Starting point is 00:11:25 It locks in the inflated spending levels of recent years. Under McCarthy's deal, any incentive to cut spending for the rest of this term vanishes. Until January 2, 2025, the Treasury will now have unlimited authority to issue debt to finance commitments requiring payment. It's the ultimate kick the can down the road agreement. Putting it perhaps most simply of all was Ryan Selkis of Masari, who wrote, The Fed is going to print so much money, it's disgusting. Long Bitcoin and ETH. So let's take a step back and just try to sum this up.
Starting point is 00:11:58 First of all, the politics of the deal. This isn't a political show, so I don't want to get too deep into this. But this is very clearly a victory for the moderate wings of both parties. McCarthy is dragging along the GOP's Freedom Caucus, even if they kick and holler as they come. And especially if we see more defections from that caucus, it makes the people who are still screaming seem more marginalized on the outside. Same goes for the progressive wing the Democrats.
Starting point is 00:12:22 So far at least, it seems like that cohort is comfortable having the institutions like the Sierra Club make the big critiques rather than actually standing on their soapboxes themselves.

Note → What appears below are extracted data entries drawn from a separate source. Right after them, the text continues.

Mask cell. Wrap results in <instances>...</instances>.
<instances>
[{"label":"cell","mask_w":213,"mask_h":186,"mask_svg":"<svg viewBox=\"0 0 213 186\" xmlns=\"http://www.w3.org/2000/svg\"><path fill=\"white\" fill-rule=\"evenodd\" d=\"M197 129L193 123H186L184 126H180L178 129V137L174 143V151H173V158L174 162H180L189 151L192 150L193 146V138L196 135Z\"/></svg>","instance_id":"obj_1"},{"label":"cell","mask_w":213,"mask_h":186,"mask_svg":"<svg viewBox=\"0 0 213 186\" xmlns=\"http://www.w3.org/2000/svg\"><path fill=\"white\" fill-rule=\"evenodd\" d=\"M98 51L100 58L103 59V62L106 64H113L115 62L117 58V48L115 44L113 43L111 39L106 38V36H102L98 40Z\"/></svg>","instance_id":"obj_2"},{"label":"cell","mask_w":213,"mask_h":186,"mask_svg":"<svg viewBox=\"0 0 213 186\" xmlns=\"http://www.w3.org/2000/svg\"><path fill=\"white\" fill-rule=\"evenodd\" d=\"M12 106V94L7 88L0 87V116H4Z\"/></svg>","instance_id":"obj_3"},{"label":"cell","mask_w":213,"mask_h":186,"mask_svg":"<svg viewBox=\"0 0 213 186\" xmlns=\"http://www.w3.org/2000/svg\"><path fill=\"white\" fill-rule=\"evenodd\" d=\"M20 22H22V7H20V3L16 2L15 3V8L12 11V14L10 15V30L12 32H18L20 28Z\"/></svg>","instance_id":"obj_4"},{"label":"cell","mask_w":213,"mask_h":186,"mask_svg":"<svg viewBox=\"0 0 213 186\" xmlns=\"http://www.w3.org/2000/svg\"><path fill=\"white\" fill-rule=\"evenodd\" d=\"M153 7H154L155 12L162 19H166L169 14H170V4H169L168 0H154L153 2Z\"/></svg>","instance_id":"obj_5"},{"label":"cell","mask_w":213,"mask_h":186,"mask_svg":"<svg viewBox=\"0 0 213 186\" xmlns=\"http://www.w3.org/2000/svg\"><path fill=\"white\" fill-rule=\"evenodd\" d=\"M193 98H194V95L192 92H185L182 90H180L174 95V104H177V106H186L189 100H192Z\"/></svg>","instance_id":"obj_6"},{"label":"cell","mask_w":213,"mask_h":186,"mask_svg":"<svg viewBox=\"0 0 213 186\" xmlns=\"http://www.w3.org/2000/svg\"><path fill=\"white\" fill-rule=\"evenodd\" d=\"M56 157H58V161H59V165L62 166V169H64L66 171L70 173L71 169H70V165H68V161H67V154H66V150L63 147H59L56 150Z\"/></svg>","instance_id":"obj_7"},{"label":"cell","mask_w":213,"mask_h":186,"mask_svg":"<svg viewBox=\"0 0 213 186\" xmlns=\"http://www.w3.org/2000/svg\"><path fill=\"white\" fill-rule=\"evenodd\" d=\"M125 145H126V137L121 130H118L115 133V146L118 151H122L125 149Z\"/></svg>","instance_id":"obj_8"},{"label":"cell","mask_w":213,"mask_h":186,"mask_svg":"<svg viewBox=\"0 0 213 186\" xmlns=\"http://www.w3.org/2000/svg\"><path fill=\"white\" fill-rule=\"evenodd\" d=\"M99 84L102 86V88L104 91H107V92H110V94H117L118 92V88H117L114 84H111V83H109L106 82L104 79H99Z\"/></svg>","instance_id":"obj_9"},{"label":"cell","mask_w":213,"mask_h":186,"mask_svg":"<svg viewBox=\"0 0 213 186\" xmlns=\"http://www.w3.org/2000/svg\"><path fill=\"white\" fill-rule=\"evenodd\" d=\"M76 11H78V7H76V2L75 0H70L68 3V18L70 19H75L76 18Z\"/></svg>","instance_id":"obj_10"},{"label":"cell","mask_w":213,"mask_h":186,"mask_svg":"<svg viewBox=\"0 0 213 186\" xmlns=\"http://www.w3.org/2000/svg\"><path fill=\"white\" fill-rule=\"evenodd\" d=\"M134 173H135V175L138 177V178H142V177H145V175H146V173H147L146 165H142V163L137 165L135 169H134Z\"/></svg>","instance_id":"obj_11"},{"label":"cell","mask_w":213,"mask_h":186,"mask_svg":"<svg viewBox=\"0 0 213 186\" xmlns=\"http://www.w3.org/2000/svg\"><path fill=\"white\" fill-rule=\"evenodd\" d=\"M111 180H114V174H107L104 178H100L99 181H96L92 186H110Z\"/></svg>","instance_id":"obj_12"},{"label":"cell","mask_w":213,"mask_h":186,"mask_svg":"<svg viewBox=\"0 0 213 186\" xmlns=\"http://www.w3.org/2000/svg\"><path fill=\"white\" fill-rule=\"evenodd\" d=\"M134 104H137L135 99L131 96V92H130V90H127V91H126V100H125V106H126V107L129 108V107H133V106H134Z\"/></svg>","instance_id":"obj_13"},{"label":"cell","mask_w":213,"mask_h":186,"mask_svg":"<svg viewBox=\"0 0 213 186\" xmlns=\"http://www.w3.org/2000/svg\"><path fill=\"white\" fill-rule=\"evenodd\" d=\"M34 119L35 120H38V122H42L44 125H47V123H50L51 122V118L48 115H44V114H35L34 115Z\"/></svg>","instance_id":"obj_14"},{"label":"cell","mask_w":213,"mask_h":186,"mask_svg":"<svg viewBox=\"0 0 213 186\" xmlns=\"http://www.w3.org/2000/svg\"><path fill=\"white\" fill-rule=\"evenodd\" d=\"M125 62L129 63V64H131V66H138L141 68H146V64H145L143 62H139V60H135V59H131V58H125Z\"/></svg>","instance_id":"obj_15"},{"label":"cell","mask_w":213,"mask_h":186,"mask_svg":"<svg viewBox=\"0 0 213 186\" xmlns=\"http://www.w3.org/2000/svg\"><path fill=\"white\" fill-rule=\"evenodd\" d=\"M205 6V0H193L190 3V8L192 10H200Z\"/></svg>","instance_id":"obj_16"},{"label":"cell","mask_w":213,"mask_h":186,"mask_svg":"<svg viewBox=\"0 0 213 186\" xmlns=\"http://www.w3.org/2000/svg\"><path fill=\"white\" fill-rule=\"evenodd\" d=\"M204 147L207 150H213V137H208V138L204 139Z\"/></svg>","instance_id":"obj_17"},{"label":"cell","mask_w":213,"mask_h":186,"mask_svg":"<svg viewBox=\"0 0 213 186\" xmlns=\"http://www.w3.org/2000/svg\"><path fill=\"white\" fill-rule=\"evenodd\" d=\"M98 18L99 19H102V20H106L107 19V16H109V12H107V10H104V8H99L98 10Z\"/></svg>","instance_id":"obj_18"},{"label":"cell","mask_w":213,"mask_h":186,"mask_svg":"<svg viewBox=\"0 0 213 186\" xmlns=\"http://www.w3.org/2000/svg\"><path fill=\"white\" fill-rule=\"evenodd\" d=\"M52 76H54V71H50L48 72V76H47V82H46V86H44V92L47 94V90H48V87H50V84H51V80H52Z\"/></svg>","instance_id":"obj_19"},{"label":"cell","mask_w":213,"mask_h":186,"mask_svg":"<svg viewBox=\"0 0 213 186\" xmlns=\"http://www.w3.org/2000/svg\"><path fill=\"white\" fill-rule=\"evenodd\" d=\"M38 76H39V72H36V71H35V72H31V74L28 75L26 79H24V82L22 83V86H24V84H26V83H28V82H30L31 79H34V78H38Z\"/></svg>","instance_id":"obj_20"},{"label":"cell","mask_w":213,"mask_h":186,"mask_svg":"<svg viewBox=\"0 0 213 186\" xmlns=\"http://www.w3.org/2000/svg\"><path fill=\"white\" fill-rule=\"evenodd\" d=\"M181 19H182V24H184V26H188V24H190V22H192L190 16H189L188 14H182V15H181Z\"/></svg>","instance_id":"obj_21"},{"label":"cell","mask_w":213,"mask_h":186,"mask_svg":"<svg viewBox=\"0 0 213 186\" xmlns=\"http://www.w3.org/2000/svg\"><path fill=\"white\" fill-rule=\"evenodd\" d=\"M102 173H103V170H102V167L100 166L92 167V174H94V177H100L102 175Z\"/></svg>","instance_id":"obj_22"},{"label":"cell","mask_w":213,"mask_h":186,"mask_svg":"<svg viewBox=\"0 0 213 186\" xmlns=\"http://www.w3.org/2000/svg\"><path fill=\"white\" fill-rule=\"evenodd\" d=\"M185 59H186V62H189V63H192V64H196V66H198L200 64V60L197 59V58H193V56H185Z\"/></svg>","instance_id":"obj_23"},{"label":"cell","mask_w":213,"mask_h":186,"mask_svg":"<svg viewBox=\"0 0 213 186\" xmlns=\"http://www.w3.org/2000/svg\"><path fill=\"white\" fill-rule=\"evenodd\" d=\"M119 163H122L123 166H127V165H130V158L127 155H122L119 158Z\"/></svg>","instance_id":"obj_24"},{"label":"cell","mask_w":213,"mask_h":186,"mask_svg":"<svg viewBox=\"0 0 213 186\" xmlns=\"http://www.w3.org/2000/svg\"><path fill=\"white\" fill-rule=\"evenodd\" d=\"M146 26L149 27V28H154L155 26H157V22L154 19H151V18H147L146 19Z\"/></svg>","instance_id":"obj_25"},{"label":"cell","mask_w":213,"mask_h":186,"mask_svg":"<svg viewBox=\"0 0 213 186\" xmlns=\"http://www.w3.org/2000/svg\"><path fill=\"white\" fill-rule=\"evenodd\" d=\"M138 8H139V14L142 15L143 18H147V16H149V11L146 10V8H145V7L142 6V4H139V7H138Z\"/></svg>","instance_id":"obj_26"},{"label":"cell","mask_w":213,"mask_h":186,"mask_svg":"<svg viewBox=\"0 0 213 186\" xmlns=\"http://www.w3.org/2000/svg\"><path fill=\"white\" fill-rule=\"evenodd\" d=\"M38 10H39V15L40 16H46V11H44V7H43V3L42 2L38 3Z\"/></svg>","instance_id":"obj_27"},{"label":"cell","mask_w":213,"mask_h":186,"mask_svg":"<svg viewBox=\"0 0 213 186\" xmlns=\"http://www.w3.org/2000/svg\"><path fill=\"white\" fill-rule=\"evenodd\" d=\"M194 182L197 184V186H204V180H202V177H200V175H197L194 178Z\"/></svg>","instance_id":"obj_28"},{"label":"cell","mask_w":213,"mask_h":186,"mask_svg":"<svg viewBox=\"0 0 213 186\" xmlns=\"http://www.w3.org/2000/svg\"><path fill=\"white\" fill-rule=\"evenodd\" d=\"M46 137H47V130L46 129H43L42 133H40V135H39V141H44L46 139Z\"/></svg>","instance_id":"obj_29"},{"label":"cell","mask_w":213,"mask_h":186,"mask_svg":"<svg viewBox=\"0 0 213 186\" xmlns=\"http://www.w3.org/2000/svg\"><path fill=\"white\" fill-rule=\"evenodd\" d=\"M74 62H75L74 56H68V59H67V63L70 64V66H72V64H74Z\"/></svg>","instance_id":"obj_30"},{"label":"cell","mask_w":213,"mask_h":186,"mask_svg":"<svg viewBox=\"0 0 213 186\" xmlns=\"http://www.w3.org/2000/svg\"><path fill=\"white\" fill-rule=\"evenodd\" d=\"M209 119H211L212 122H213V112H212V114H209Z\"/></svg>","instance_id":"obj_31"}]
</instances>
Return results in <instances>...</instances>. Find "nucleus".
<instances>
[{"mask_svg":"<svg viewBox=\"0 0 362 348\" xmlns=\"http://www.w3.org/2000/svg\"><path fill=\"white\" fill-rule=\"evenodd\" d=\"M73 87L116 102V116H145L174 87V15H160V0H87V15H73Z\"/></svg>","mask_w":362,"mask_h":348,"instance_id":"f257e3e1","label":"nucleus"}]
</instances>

Perhaps that's because they have a stronger sense of the importance of getting this deal done at basically any cost. Now, what about the actual short-term economic impact? I think fairly unsurprisingly, Lynn Alden has the right of it when she looks to the actual mechanics of how the Treasury coffers are going to be refilled. I think there is a real risk in which we go from a scenario in which extraordinary policies from the Treasury in order to offset default have been
Starting point is 00:12:54 offsetting quantitative tightening to a situation in which quantitative tightening and treasury coffer refilling are happening at the same time. If that is the case, we could have a scenario where any benefit to the mental condition of the markets is offset by just the change in liquidity conditions. Then, of course, there's the longer term, the argument that this is just kicking the can down the field. Obviously, I think many Bitcoiners will have extreme resonance with this position, and frankly, after watching this debate transpire, even if it was a short-term victory for the moderates, it's not exactly clear what the medium ground for this is going to be in terms of actually solving the underlying issues here. It continues to feel like we are in a prelude to some much more
Starting point is 00:13:32 seismic change kind of moment. So far, the big macro stories of 2023 have been bank failures and turbulence, and the U.S. government almost defaulting on its debt. It's a rough time, in other words, to be in the Fiat regime, and you've got to think that a lot of Bitcoiners are sleeping a little bit more soundly at night. Unfortunately, I think we will have all too many chances in the months to come to discuss what happens next. But for now, the deal is that a debt-sealing deal seems to have been reached, and so we can move on to the next thing.
Starting point is 00:14:01 Thanks as always for listening, and until tomorrow, be safe and take care of each other. Peace.